ECLI:NL:GHAMS:2017:569
Gerechtshof Amsterdam
- Hoger beroep
- Rechtspraak.nl
Niet-ontvankelijkheid in hoger beroep in ontnemingszaak
In deze zaak heeft het gerechtshof Amsterdam op 13 januari 2017 uitspraak gedaan in hoger beroep tegen een vonnis van de politierechter in de rechtbank Noord-Holland, dat op 27 mei 2016 was gewezen in een ontnemingszaak. De verdachte, geboren in 1980, had hoger beroep ingesteld tegen het vonnis van de politierechter, maar zijn raadsman heeft tijdens de zitting op 13 januari 2017 aangegeven dat de verdachte het hoger beroep niet langer wenst te handhaven. De advocaat-generaal heeft daarop geconcludeerd dat de verdachte kennelijk geen belang meer heeft bij het hoger beroep en heeft gevorderd om de verdachte niet-ontvankelijk te verklaren in het hoger beroep.

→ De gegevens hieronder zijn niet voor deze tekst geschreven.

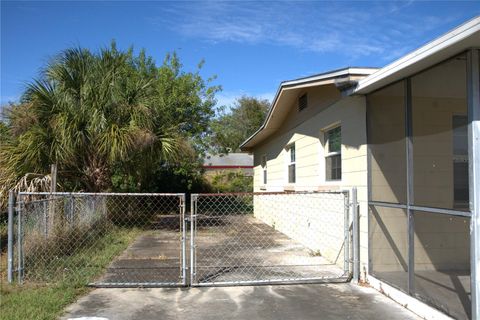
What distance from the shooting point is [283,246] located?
36.1ft

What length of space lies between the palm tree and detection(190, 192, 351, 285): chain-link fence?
325 centimetres

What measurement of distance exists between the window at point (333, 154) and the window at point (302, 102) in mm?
1569

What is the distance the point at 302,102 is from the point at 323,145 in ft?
5.93

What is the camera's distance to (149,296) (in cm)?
633

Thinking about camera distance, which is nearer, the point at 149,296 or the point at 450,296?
the point at 450,296

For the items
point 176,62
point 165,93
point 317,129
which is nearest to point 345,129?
point 317,129

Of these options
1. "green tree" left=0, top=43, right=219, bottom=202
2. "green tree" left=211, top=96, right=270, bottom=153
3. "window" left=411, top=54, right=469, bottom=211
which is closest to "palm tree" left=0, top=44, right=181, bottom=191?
"green tree" left=0, top=43, right=219, bottom=202

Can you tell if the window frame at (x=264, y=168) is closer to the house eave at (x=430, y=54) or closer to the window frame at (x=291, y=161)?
the window frame at (x=291, y=161)

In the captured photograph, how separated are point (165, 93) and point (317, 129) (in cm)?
1097

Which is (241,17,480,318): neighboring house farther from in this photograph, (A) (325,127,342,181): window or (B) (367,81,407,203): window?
(A) (325,127,342,181): window

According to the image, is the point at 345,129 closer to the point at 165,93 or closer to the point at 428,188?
the point at 428,188

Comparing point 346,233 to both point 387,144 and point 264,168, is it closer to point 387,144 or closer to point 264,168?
point 387,144

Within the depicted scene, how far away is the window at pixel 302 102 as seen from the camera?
1100 cm

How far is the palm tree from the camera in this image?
11.2 metres
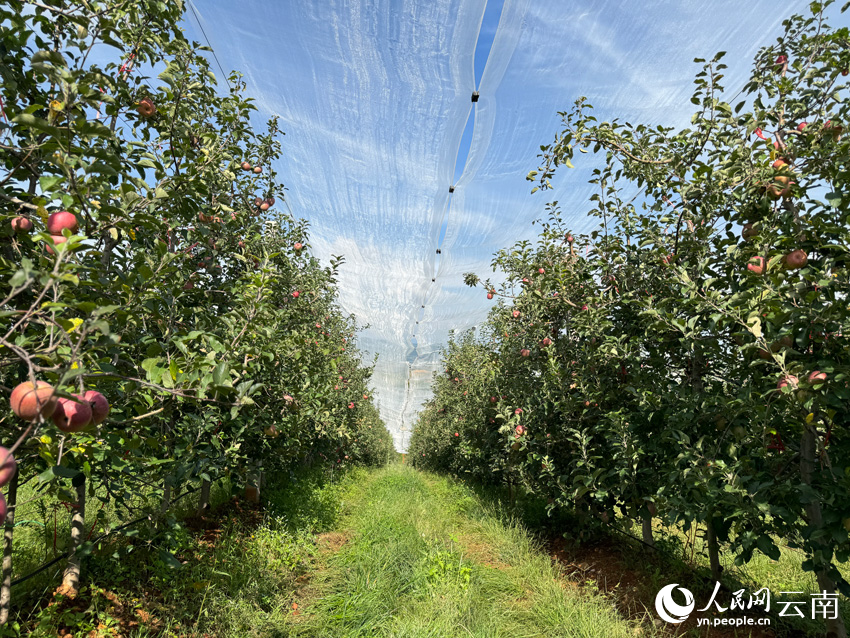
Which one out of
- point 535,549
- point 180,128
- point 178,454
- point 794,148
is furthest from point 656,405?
point 180,128

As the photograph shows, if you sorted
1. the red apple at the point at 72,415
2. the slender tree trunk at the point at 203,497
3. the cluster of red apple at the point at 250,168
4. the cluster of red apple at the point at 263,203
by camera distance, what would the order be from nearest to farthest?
1. the red apple at the point at 72,415
2. the cluster of red apple at the point at 250,168
3. the cluster of red apple at the point at 263,203
4. the slender tree trunk at the point at 203,497

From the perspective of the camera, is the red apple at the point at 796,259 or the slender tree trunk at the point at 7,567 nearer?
the slender tree trunk at the point at 7,567

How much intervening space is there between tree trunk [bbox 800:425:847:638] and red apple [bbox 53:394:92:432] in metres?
2.83

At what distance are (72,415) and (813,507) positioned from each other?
3172 millimetres

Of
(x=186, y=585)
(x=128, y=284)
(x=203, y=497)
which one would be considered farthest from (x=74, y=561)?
(x=128, y=284)

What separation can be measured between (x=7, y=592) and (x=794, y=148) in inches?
172

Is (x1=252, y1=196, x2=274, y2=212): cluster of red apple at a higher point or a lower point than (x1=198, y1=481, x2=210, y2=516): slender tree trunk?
higher

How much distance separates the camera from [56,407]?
0.79 meters

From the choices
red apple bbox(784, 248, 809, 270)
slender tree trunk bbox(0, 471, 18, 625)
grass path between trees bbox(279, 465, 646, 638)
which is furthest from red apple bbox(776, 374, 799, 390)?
slender tree trunk bbox(0, 471, 18, 625)

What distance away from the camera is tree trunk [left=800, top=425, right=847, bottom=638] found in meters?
1.89

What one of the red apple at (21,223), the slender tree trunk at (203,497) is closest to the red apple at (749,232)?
the red apple at (21,223)

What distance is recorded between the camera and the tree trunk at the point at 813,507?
189 centimetres

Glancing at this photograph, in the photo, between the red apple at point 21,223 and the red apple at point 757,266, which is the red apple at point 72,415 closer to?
the red apple at point 21,223

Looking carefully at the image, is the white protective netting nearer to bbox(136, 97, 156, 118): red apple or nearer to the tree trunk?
bbox(136, 97, 156, 118): red apple
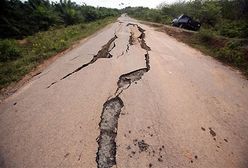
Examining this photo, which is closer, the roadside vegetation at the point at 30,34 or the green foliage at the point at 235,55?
the roadside vegetation at the point at 30,34

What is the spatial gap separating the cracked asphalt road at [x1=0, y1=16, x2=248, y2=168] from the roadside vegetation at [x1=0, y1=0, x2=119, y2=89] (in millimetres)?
1858

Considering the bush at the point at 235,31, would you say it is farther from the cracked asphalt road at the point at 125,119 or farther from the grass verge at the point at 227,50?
the cracked asphalt road at the point at 125,119

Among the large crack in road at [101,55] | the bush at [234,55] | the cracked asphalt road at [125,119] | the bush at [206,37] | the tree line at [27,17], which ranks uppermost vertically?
the cracked asphalt road at [125,119]

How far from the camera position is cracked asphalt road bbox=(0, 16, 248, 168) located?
9.93 ft

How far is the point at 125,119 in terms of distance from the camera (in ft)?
12.6

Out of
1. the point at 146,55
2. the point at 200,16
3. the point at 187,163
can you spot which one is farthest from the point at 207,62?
the point at 200,16

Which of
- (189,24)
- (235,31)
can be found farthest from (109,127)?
(189,24)

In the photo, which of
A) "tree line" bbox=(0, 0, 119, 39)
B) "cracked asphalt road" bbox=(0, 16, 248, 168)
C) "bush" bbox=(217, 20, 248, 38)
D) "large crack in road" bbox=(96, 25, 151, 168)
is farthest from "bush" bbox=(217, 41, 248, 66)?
"tree line" bbox=(0, 0, 119, 39)

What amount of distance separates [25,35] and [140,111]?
17857mm

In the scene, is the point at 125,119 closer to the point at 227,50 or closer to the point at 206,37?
the point at 227,50

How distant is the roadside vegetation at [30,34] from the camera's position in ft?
25.5

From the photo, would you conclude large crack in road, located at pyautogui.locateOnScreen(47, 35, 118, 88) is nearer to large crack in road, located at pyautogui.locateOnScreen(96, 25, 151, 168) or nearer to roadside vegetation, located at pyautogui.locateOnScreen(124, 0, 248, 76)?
large crack in road, located at pyautogui.locateOnScreen(96, 25, 151, 168)

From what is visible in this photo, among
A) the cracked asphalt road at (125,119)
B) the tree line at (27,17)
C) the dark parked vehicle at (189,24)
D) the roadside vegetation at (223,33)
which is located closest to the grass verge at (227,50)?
the roadside vegetation at (223,33)

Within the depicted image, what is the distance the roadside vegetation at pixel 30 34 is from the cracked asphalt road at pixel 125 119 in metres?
1.86
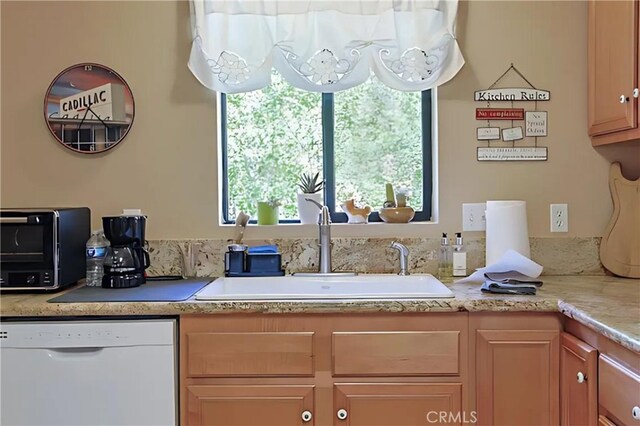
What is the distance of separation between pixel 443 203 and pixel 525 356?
0.78 metres

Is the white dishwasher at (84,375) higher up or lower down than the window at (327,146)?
lower down

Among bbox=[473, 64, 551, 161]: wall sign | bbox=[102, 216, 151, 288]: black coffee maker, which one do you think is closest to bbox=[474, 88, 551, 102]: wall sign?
bbox=[473, 64, 551, 161]: wall sign

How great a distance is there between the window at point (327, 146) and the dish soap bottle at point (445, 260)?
0.74 ft

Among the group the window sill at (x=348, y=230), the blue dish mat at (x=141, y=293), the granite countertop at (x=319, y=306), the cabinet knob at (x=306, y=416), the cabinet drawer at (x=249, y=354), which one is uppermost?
the window sill at (x=348, y=230)

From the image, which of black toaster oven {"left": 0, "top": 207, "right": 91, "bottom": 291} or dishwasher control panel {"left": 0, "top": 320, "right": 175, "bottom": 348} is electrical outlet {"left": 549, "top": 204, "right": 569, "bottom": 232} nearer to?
dishwasher control panel {"left": 0, "top": 320, "right": 175, "bottom": 348}

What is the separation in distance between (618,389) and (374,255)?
A: 108cm

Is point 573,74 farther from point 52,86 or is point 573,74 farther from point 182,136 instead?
point 52,86

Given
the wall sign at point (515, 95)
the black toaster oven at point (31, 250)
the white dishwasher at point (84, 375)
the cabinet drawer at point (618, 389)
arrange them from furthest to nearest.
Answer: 1. the wall sign at point (515, 95)
2. the black toaster oven at point (31, 250)
3. the white dishwasher at point (84, 375)
4. the cabinet drawer at point (618, 389)

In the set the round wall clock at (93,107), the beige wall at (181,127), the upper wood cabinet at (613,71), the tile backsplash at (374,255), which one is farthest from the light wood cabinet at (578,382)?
the round wall clock at (93,107)

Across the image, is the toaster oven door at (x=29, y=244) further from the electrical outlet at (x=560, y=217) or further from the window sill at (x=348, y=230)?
the electrical outlet at (x=560, y=217)

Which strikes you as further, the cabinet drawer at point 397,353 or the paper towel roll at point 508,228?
the paper towel roll at point 508,228

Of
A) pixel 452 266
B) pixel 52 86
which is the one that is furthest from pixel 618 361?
pixel 52 86

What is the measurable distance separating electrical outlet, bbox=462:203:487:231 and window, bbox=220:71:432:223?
18 cm

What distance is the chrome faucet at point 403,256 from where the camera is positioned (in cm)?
213
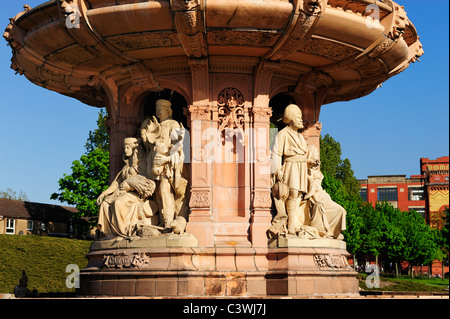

Het hof heeft de standpunten van de raadsman en de advocaat-generaal in overweging genomen. Gezien het feit dat de verdachte geen belang meer heeft bij de voortzetting van het hoger beroep en er geen andere rechtens te beschermen belangen zijn die voortzetting rechtvaardigen, heeft het hof besloten om de verdachte niet-ontvankelijk te verklaren in het hoger beroep. Dit besluit is genomen op basis van artikel 416, tweede lid, van het Wetboek van Strafvordering. De uitspraak is gedaan door de meervoudige strafkamer van het gerechtshof Amsterdam, waarin drie rechters zitting hadden, en is openbaar uitgesproken op dezelfde dag.